▶ **THE TASK**:
Format the lines below as a numbered list, omitting any blank lines.

▶ **RECORD SET**:
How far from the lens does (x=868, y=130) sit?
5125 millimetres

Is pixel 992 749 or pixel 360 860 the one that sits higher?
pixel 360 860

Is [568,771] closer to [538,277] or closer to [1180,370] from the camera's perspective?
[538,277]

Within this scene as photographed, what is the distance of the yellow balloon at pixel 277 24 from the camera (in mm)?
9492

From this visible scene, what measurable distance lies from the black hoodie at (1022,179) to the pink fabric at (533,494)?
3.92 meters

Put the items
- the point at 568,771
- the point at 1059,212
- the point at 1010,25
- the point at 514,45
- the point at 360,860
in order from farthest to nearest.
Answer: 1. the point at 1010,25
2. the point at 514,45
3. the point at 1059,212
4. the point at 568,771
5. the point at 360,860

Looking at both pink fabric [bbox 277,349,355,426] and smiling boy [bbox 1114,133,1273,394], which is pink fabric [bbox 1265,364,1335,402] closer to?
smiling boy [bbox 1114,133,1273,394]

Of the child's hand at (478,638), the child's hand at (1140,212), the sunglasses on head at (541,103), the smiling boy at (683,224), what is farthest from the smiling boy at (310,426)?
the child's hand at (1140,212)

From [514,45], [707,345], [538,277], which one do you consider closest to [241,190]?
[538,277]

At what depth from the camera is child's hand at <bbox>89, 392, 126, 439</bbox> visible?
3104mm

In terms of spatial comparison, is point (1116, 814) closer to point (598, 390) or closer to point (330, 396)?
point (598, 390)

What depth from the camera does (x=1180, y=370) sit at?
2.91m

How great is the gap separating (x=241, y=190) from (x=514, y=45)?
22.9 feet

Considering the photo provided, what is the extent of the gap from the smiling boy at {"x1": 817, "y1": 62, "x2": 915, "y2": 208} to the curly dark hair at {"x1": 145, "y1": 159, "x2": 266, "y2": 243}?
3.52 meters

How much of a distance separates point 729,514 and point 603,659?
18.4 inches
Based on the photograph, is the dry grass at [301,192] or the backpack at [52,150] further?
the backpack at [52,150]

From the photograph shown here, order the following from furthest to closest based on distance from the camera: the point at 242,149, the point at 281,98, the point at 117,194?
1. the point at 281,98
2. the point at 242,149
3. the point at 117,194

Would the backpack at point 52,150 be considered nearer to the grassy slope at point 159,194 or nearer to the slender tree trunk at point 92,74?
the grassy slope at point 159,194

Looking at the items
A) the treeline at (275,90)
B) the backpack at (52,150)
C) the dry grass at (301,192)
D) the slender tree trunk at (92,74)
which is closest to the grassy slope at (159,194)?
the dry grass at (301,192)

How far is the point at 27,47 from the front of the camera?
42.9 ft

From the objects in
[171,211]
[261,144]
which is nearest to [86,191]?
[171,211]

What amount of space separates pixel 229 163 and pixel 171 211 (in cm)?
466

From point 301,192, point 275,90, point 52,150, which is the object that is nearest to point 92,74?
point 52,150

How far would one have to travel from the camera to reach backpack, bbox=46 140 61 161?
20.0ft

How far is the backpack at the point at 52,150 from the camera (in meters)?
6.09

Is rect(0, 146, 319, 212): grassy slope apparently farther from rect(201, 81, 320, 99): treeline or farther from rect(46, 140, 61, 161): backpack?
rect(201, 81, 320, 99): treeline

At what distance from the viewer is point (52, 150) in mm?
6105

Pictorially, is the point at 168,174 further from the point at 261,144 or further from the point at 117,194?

▶ **FINAL RESULT**:
1. How far from the lens does (x=868, y=130) sit?
2. 5125 millimetres
3. Is pixel 992 749 or pixel 360 860 the one that sits higher?
4. pixel 360 860
5. Is [568,771] closer to [538,277] or closer to [1180,370] from the camera's perspective?
6. [538,277]
7. Within this scene as photographed, what is the distance of the yellow balloon at pixel 277 24 from the camera (in mm)?
8. 9492
9. From this visible scene, what measurable distance lies from the black hoodie at (1022,179) to the pink fabric at (533,494)?
10. 3.92 meters
11. Put the items
12. - the point at 568,771
13. - the point at 1059,212
14. - the point at 1010,25
15. - the point at 514,45
16. - the point at 360,860
17. in order from farthest to nearest.
18. Answer: 1. the point at 1010,25
19. 2. the point at 514,45
20. 3. the point at 1059,212
21. 4. the point at 568,771
22. 5. the point at 360,860
23. Looking at both pink fabric [bbox 277,349,355,426] and smiling boy [bbox 1114,133,1273,394], which is pink fabric [bbox 1265,364,1335,402] closer to?
24. smiling boy [bbox 1114,133,1273,394]
25. Of the child's hand at (478,638), the child's hand at (1140,212), the sunglasses on head at (541,103), the smiling boy at (683,224), what is farthest from the smiling boy at (310,426)?
26. the child's hand at (1140,212)
27. From [514,45], [707,345], [538,277], which one do you consider closest to [241,190]?
28. [538,277]
29. At what depth from the camera is child's hand at <bbox>89, 392, 126, 439</bbox> visible?
30. 3104mm
31. In terms of spatial comparison, is point (1116, 814) closer to point (598, 390) or closer to point (330, 396)?
32. point (598, 390)
33. What depth from the camera does (x=1180, y=370) sit at?
34. 2.91m
35. How great is the gap separating (x=241, y=190) from (x=514, y=45)?
36. 22.9 feet
37. Considering the photo provided, what is the extent of the gap from the smiling boy at {"x1": 817, "y1": 62, "x2": 915, "y2": 208} to the curly dark hair at {"x1": 145, "y1": 159, "x2": 266, "y2": 243}?
38. 3.52 meters
39. How much of a distance separates point 729,514 and point 603,659?
40. 18.4 inches
41. Based on the photograph, is the dry grass at [301,192] or the backpack at [52,150] further?
42. the backpack at [52,150]
43. From the photograph shown here, order the following from furthest to closest based on distance from the camera: the point at 242,149, the point at 281,98, the point at 117,194?
44. 1. the point at 281,98
45. 2. the point at 242,149
46. 3. the point at 117,194
47. Would the backpack at point 52,150 be considered nearer to the grassy slope at point 159,194 or nearer to the slender tree trunk at point 92,74?
48. the grassy slope at point 159,194
49. Looking at the items
50. A) the treeline at (275,90)
51. B) the backpack at (52,150)
52. C) the dry grass at (301,192)
53. D) the slender tree trunk at (92,74)
54. which is closest to the grassy slope at (159,194)?
55. the dry grass at (301,192)
56. How far is the point at 27,47 from the front of the camera?
57. 42.9 ft
58. From the objects in
59. [171,211]
60. [261,144]
61. which is nearest to [86,191]?
62. [171,211]
63. What amount of space separates pixel 229 163 and pixel 171 211 (in cm)?
64. 466
65. From point 301,192, point 275,90, point 52,150, which is the object that is nearest to point 92,74?
66. point 52,150
67. How far would one have to travel from the camera to reach backpack, bbox=46 140 61 161?
68. 20.0ft
69. How far is the backpack at the point at 52,150 from the camera (in meters)?
70. 6.09
71. Is rect(0, 146, 319, 212): grassy slope apparently farther from rect(201, 81, 320, 99): treeline or farther from rect(46, 140, 61, 161): backpack?
72. rect(201, 81, 320, 99): treeline
73. At what distance from the viewer is point (52, 150) in mm?
74. 6105
75. Pictorially, is the point at 168,174 further from the point at 261,144 or further from the point at 117,194?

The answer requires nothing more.